Objectif 1 — Reproduisez fidèlement le passage de l'extrait sur le neuromarketing commençant par « Conclusion (neuro-scientifique): quand » et se poursuivant jusqu'à « neuromarketing en né. ».
Objectif 2 —
Répondez brièvement aux questions suivantes en vous appuyant sur l'extrait sur le neuromarketing.
(a) En quelle année Read Montague a-t-il refait le test ?
(b) Quelle zone du cerveau la dégustation du Pepsi « à l'aveugle » excite-t-elle davantage ?
(c) Quel nom les initiés donnent-ils au travail sur l'image de la marque et à la fascination qu'elle suscite ?

Extrait source —
=======

En 2003, Read Montague, un chercheur texan refait le test en mettant la tête des goûteurs dans un scanner. Eurêka! Et surtout Bingo! Lors du test «à l’aveugle», la dégustation du Pepsi excite davantage une zone du cerveau reptilien, le putamen, considérée comme le siège des plaisirs immédiats et instinctifs. Quand les cobayes connaissent la marque, ce n’est plus le Putamen qui est titillé mais d’autres zones dans une autre partie du cerveau : le cortex préfrontal et l’hyppocampe, où siègent la mémoire et la conscience.
Conclusion (neuro-scientifique): quand la marque apparaît, les messages destinés au cerveau reptilien sont surcodés par des infos destinées à d’autres zones du cerveau. L’entrée en scène de la mémoire et de la conscience implique l’inhibition du goût et du plaisir! En définitive, ce qui compte, ce n’est pas la saveur d’un produit mais le «pouvoir» de la marque — celui de s’incruster dans les souvenirs et dans la conscience du consommateur. Ce que les initiés appellent le Branding (le travail sur l’image de la marque et la fascination qu’elle suscite) ne donne pas un simple «plus» commercial, c’est le fondement de toute pratique économique. À l’inverse, le goût d’un produit devient secondaire! Tout se joue dans l’annexion des cerveaux: le neuromarketing en né.

=======

Données fournies —
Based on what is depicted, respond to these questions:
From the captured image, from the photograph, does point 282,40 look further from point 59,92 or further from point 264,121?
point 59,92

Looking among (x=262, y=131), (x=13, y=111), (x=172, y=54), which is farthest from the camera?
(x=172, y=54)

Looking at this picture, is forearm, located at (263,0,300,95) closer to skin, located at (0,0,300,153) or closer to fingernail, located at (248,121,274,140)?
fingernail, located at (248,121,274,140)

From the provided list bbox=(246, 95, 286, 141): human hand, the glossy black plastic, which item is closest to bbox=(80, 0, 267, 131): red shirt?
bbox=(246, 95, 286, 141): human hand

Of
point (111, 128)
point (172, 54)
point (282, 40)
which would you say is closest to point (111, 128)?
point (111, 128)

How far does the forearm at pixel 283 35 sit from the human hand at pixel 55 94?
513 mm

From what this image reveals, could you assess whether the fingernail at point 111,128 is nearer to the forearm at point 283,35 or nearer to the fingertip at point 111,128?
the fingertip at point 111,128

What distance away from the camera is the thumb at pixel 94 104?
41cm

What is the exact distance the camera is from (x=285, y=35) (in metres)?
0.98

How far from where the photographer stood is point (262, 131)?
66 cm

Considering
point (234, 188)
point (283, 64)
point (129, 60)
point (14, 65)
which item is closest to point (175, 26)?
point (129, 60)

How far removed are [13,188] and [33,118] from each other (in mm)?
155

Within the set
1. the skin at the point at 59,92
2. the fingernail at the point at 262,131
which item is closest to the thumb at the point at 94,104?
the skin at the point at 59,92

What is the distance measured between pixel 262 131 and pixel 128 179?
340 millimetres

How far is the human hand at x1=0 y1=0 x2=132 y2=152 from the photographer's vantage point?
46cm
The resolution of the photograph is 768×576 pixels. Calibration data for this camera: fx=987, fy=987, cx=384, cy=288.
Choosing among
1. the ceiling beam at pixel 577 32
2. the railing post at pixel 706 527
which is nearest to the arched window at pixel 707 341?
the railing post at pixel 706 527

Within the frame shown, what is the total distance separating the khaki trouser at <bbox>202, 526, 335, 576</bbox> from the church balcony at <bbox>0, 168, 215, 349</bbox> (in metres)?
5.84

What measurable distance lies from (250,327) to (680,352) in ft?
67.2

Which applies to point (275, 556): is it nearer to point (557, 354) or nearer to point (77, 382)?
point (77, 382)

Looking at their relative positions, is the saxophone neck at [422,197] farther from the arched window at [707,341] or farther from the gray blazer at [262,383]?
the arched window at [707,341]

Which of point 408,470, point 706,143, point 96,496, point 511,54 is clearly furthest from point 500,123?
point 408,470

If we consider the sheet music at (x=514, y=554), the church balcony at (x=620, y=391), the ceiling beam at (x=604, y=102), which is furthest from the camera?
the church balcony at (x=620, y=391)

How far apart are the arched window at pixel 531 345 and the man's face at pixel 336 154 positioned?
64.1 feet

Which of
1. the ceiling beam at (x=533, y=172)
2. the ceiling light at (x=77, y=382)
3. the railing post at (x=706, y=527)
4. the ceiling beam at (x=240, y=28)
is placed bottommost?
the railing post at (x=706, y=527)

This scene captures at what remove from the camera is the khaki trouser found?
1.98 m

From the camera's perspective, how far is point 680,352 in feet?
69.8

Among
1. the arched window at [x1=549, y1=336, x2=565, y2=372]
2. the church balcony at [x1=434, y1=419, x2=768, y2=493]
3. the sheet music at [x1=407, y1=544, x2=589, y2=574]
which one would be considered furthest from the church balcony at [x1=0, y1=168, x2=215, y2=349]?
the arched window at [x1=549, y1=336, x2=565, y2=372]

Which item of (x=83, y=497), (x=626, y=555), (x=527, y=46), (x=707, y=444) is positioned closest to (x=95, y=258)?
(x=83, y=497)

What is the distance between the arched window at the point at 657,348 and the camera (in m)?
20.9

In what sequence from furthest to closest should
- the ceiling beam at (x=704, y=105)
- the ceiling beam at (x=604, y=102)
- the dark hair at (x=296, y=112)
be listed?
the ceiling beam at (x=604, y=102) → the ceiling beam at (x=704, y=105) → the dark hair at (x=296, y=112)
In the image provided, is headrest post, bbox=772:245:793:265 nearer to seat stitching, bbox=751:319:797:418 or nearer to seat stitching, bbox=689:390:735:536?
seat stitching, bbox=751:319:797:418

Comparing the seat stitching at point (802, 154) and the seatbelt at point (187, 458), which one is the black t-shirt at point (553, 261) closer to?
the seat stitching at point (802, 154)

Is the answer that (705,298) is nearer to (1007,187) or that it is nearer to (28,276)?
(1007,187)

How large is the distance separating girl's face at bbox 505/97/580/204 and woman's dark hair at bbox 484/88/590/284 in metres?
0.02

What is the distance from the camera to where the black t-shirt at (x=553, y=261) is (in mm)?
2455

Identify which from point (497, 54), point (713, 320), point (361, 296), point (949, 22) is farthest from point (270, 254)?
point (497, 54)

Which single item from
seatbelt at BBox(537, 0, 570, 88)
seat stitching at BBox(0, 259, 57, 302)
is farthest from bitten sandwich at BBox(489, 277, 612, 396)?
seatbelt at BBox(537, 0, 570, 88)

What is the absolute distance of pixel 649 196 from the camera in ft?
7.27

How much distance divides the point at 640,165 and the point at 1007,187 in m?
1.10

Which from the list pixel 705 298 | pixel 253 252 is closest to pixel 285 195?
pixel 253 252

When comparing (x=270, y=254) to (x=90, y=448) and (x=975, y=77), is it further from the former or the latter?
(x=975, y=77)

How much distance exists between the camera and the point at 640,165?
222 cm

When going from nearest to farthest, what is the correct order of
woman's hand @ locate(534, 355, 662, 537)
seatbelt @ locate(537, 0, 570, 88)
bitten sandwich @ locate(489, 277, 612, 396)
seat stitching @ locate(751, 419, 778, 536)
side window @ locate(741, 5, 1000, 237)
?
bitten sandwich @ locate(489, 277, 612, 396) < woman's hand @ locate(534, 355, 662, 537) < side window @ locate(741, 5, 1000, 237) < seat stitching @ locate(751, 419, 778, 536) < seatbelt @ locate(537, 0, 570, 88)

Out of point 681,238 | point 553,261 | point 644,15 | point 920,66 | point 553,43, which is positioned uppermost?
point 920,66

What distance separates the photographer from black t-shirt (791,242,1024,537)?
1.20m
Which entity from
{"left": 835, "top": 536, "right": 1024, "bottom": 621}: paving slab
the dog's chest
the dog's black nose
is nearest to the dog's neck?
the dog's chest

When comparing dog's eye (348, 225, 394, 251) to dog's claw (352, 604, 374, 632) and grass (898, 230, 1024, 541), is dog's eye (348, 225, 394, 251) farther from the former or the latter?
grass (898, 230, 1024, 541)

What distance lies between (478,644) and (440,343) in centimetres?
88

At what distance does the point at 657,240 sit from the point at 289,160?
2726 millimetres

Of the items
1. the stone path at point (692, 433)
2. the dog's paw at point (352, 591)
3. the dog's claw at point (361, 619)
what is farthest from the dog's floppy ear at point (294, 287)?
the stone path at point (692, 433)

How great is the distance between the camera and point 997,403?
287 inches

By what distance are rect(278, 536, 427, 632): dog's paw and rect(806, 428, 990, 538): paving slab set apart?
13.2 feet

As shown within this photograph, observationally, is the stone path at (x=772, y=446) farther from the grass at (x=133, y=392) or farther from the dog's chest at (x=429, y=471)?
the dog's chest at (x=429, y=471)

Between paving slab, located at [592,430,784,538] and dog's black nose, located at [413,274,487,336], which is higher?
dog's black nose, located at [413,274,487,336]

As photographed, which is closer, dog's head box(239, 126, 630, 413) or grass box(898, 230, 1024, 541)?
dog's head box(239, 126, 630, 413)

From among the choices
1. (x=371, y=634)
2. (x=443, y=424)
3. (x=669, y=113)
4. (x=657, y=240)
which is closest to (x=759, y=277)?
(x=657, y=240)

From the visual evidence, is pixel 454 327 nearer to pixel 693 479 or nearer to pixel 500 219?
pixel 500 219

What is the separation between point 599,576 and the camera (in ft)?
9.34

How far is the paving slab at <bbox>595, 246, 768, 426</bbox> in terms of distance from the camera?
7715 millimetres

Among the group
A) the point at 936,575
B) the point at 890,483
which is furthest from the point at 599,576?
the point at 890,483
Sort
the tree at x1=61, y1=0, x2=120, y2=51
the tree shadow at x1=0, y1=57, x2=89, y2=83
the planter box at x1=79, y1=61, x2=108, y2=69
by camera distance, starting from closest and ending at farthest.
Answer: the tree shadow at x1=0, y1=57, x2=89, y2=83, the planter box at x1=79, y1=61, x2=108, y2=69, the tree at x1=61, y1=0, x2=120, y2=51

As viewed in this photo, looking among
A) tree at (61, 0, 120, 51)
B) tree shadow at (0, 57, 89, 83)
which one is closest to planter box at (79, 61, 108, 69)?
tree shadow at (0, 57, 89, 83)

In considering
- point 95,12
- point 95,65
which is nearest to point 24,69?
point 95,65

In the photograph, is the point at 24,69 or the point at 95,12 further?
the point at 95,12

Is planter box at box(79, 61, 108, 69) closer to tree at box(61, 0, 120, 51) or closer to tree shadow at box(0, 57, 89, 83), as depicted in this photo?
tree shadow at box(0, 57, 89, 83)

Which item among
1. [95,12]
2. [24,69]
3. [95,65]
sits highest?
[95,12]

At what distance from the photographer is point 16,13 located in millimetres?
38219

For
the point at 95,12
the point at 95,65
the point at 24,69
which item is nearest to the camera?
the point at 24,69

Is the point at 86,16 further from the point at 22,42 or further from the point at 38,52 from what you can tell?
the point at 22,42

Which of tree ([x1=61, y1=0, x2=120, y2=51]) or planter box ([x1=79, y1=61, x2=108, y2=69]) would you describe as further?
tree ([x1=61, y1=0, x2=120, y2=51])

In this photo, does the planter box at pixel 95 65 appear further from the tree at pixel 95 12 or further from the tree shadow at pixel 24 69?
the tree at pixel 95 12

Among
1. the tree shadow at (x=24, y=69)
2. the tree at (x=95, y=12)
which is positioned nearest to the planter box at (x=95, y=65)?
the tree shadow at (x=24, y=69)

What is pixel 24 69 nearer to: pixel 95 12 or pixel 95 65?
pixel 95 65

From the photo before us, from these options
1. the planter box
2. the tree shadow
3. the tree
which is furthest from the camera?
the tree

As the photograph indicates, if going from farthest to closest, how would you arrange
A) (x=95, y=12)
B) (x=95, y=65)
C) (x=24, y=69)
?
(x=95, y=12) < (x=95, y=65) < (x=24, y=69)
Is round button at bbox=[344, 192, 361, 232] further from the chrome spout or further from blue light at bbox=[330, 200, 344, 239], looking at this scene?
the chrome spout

=======

Réponse complète 1 —
Conclusion (neuro-scientifique): quand la marque apparaît, les messages destinés au cerveau reptilien sont surcodés par des infos destinées à d’autres zones du cerveau. L’entrée en scène de la mémoire et de la conscience implique l’inhibition du goût et du plaisir! En définitive, ce qui compte, ce n’est pas la saveur d’un produit mais le «pouvoir» de la marque — celui de s’incruster dans les souvenirs et dans la conscience du consommateur. Ce que les initiés appellent le Branding (le travail sur l’image de la marque et la fascination qu’elle suscite) ne donne pas un simple «plus» commercial, c’est le fondement de toute pratique économique. À l’inverse, le goût d’un produit devient secondaire! Tout se joue dans l’annexion des cerveaux: le neuromarketing en né.

Réponse complète 2 —
(a) En 2003.
(b) Le putamen.
(c) Le Branding.